Die Antwort lautete: ins Krankenhaus von Lewisham. Bei diesem Namen klingelt es vielleicht bei euch, denn dieses Krankenhaus war früher wirklich OFT in den Nachrichten. Als wir in der dritten Klasse waren, wollte die Regierung es schließen. Aber die Menschen riefen bei Rundfunkstationen an, schrieben wütende Briefe an die Zeitungen und hängten Plakate in ihren Fenstern auf. (Mum sogar zwei, falls eines runterfallen sollte.) Mrs Martin führte dabei Regie, weil ihre Schwester dort als Krankenpflegerin arbeitet. Sie organisierte Versammlungen in der Schule, ließ T-Shirts bedrucken und verteilte Flugblätter, die die Leute unter Türen hindurchschieben konnten. Und all das passierte, weil das Krankenhaus von Lewisham einfach SUPER ist.

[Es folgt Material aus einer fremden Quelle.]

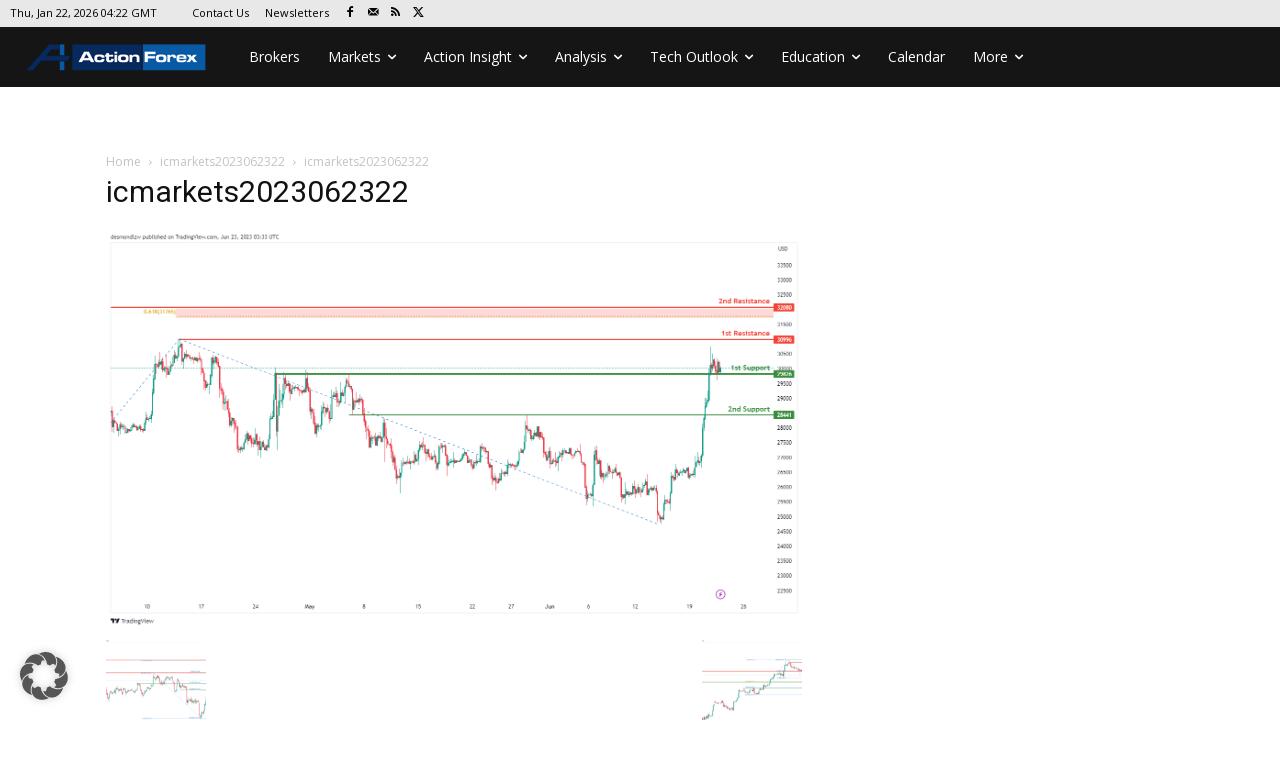

--- FILE ---
content_type: text/html; charset=UTF-8
request_url: https://www.actionforex.com/wp-admin/admin-ajax.php?td_theme_name=Newspaper&v=12.7.4
body_size: -492
content:
{"506934":22}

--- FILE ---
content_type: text/html; charset=utf-8
request_url: https://www.google.com/recaptcha/api2/aframe
body_size: 265
content:
<!DOCTYPE HTML><html><head><meta http-equiv="content-type" content="text/html; charset=UTF-8"></head><body><script nonce="eWWsL_683iSdYt3r9rI4Rw">/** Anti-fraud and anti-abuse applications only. See google.com/recaptcha */ try{var clients={'sodar':'https://pagead2.googlesyndication.com/pagead/sodar?'};window.addEventListener("message",function(a){try{if(a.source===window.parent){var b=JSON.parse(a.data);var c=clients[b['id']];if(c){var d=document.createElement('img');d.src=c+b['params']+'&rc='+(localStorage.getItem("rc::a")?sessionStorage.getItem("rc::b"):"");window.document.body.appendChild(d);sessionStorage.setItem("rc::e",parseInt(sessionStorage.getItem("rc::e")||0)+1);localStorage.setItem("rc::h",'1769055743022');}}}catch(b){}});window.parent.postMessage("_grecaptcha_ready", "*");}catch(b){}</script></body></html>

Beim ersten Mal war ich dort, als es mich eigentlich noch gar nicht gab, bis es mich dann tatsächlich gab (nach meiner Geburt). Beim zweiten Mal, als Mum dachte, ich hätte Meningitis (sehr schlimm). Ich hatte die Krankheit nicht, aber wenn ich sie gehabt hätte, wäre jedes andere Krankenhaus viel zu weit entfernt gewesen (und das wäre das Ende von Cymbeline gewesen). Die anderen Male, an die ich mich tatsächlich erinnere, hatte ich mir den Arm gebrochen, weil ich bei Tesco von Thomas, der kleinen Lokomotive, runtergefallen war (Lance’ Schuld), oder mir den Finger beim Cluedo-Spielen gebrochen hatte (Marcus Breens Schuld), oder man mir ein kleines pinkes Stück Plastik aus dem Inneren meines linken Ohrs herausholen musste (das Bein von My Little Pony — Junis Schuld).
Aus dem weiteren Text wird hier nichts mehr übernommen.